* [Your objective] Extract every line of the material below and reproduce each one verbatim, character for character.

[[ Exercise material open ]]

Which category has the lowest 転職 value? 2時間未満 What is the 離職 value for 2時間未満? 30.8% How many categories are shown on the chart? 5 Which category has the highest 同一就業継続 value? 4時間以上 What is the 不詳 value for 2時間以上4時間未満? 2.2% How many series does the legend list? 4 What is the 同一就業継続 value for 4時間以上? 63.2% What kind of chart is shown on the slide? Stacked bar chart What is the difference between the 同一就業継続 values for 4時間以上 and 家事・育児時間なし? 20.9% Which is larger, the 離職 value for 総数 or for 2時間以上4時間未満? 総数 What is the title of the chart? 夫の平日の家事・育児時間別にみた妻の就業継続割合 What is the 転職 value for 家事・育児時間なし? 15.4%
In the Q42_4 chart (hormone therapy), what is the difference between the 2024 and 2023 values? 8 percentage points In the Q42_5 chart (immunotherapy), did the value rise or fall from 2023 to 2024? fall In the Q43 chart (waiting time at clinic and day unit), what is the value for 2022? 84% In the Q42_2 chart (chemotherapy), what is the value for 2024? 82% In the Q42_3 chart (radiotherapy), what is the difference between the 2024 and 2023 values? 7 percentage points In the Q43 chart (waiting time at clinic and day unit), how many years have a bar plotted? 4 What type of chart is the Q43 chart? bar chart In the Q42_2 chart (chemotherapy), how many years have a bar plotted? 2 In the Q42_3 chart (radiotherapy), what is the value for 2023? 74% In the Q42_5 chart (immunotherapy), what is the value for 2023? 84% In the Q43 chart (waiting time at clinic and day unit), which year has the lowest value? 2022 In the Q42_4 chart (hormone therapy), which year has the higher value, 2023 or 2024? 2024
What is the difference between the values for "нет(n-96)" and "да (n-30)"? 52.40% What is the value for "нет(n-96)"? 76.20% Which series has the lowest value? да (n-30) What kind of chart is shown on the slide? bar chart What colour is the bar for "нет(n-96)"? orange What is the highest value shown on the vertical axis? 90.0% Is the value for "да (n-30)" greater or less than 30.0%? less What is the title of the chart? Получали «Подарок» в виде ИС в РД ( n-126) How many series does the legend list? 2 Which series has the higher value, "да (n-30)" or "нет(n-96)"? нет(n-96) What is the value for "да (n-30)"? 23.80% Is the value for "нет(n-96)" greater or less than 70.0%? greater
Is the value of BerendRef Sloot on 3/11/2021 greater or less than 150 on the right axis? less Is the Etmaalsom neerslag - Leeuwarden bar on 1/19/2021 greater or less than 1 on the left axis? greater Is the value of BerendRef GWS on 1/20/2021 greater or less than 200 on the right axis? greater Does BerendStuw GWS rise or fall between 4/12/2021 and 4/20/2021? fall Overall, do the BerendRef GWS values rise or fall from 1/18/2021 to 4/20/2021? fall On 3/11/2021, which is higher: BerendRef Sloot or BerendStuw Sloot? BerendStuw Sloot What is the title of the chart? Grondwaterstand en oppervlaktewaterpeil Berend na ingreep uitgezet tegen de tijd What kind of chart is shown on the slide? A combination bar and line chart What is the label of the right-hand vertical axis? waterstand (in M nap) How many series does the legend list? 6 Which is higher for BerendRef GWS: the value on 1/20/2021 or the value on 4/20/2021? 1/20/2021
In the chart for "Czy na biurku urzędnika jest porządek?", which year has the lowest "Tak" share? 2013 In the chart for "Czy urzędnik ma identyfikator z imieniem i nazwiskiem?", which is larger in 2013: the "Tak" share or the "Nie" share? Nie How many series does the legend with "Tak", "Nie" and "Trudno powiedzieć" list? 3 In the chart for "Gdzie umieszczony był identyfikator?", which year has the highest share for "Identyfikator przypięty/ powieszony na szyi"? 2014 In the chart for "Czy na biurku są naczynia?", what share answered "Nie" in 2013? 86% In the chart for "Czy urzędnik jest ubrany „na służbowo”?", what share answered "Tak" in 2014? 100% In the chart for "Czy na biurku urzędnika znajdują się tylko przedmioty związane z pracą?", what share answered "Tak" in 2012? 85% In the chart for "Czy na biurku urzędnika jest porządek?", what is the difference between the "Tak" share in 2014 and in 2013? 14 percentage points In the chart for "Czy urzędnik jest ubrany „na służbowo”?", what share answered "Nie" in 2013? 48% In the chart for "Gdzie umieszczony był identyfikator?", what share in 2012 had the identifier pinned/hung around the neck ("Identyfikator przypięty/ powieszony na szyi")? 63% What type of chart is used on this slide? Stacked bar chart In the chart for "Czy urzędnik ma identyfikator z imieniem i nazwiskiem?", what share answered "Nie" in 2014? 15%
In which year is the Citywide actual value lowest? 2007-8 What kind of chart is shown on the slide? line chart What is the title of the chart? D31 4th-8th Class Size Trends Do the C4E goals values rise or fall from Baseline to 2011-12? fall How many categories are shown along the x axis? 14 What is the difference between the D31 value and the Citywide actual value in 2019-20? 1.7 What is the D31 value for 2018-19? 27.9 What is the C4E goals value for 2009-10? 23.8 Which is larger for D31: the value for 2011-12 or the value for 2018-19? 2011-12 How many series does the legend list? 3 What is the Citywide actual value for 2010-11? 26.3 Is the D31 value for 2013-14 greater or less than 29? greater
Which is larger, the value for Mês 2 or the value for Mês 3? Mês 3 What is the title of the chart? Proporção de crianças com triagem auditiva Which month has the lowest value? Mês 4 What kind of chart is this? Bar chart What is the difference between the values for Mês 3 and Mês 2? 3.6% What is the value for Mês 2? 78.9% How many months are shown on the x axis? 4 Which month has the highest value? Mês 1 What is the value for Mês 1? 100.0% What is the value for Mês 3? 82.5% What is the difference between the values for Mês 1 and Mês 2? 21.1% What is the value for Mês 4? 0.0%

[[ Exercise material closed ]]

* [Answer to this exercise]
Which category has the lowest 転職 value? 2時間未満 What is the 離職 value for 2時間未満? 30.8% How many categories are shown on the chart? 5 Which category has the highest 同一就業継続 value? 4時間以上 What is the 不詳 value for 2時間以上4時間未満? 2.2% How many series does the legend list? 4 What is the 同一就業継続 value for 4時間以上? 63.2% What kind of chart is shown on the slide? Stacked bar chart What is the difference between the 同一就業継続 values for 4時間以上 and 家事・育児時間なし? 20.9% Which is larger, the 離職 value for 総数 or for 2時間以上4時間未満? 総数 What is the title of the chart? 夫の平日の家事・育児時間別にみた妻の就業継続割合 What is the 転職 value for 家事・育児時間なし? 15.4%
In the Q42_4 chart (hormone therapy), what is the difference between the 2024 and 2023 values? 8 percentage points In the Q42_5 chart (immunotherapy), did the value rise or fall from 2023 to 2024? fall In the Q43 chart (waiting time at clinic and day unit), what is the value for 2022? 84% In the Q42_2 chart (chemotherapy), what is the value for 2024? 82% In the Q42_3 chart (radiotherapy), what is the difference between the 2024 and 2023 values? 7 percentage points In the Q43 chart (waiting time at clinic and day unit), how many years have a bar plotted? 4 What type of chart is the Q43 chart? bar chart In the Q42_2 chart (chemotherapy), how many years have a bar plotted? 2 In the Q42_3 chart (radiotherapy), what is the value for 2023? 74% In the Q42_5 chart (immunotherapy), what is the value for 2023? 84% In the Q43 chart (waiting time at clinic and day unit), which year has the lowest value? 2022 In the Q42_4 chart (hormone therapy), which year has the higher value, 2023 or 2024? 2024
What is the difference between the values for "нет(n-96)" and "да (n-30)"? 52.40% What is the value for "нет(n-96)"? 76.20% Which series has the lowest value? да (n-30) What kind of chart is shown on the slide? bar chart What colour is the bar for "нет(n-96)"? orange What is the highest value shown on the vertical axis? 90.0% Is the value for "да (n-30)" greater or less than 30.0%? less What is the title of the chart? Получали «Подарок» в виде ИС в РД ( n-126) How many series does the legend list? 2 Which series has the higher value, "да (n-30)" or "нет(n-96)"? нет(n-96) What is the value for "да (n-30)"? 23.80% Is the value for "нет(n-96)" greater or less than 70.0%? greater
Is the value of BerendRef Sloot on 3/11/2021 greater or less than 150 on the right axis? less Is the Etmaalsom neerslag - Leeuwarden bar on 1/19/2021 greater or less than 1 on the left axis? greater Is the value of BerendRef GWS on 1/20/2021 greater or less than 200 on the right axis? greater Does BerendStuw GWS rise or fall between 4/12/2021 and 4/20/2021? fall Overall, do the BerendRef GWS values rise or fall from 1/18/2021 to 4/20/2021? fall On 3/11/2021, which is higher: BerendRef Sloot or BerendStuw Sloot? BerendStuw Sloot What is the title of the chart? Grondwaterstand en oppervlaktewaterpeil Berend na ingreep uitgezet tegen de tijd What kind of chart is shown on the slide? A combination bar and line chart What is the label of the right-hand vertical axis? waterstand (in M nap) How many series does the legend list? 6 Which is higher for BerendRef GWS: the value on 1/20/2021 or the value on 4/20/2021? 1/20/2021
In the chart for "Czy na biurku urzędnika jest porządek?", which year has the lowest "Tak" share? 2013 In the chart for "Czy urzędnik ma identyfikator z imieniem i nazwiskiem?", which is larger in 2013: the "Tak" share or the "Nie" share? Nie How many series does the legend with "Tak", "Nie" and "Trudno powiedzieć" list? 3 In the chart for "Gdzie umieszczony był identyfikator?", which year has the highest share for "Identyfikator przypięty/ powieszony na szyi"? 2014 In the chart for "Czy na biurku są naczynia?", what share answered "Nie" in 2013? 86% In the chart for "Czy urzędnik jest ubrany „na służbowo”?", what share answered "Tak" in 2014? 100% In the chart for "Czy na biurku urzędnika znajdują się tylko przedmioty związane z pracą?", what share answered "Tak" in 2012? 85% In the chart for "Czy na biurku urzędnika jest porządek?", what is the difference between the "Tak" share in 2014 and in 2013? 14 percentage points In the chart for "Czy urzędnik jest ubrany „na służbowo”?", what share answered "Nie" in 2013? 48% In the chart for "Gdzie umieszczony był identyfikator?", what share in 2012 had the identifier pinned/hung around the neck ("Identyfikator przypięty/ powieszony na szyi")? 63% What type of chart is used on this slide? Stacked bar chart In the chart for "Czy urzędnik ma identyfikator z imieniem i nazwiskiem?", what share answered "Nie" in 2014? 15%
In which year is the Citywide actual value lowest? 2007-8 What kind of chart is shown on the slide? line chart What is the title of the chart? D31 4th-8th Class Size Trends Do the C4E goals values rise or fall from Baseline to 2011-12? fall How many categories are shown along the x axis? 14 What is the difference between the D31 value and the Citywide actual value in 2019-20? 1.7 What is the D31 value for 2018-19? 27.9 What is the C4E goals value for 2009-10? 23.8 Which is larger for D31: the value for 2011-12 or the value for 2018-19? 2011-12 How many series does the legend list? 3 What is the Citywide actual value for 2010-11? 26.3 Is the D31 value for 2013-14 greater or less than 29? greater
Which is larger, the value for Mês 2 or the value for Mês 3? Mês 3 What is the title of the chart? Proporção de crianças com triagem auditiva Which month has the lowest value? Mês 4 What kind of chart is this? Bar chart What is the difference between the values for Mês 3 and Mês 2? 3.6% What is the value for Mês 2? 78.9% How many months are shown on the x axis? 4 Which month has the highest value? Mês 1 What is the value for Mês 1? 100.0% What is the value for Mês 3? 82.5% What is the difference between the values for Mês 1 and Mês 2? 21.1% What is the value for Mês 4? 0.0%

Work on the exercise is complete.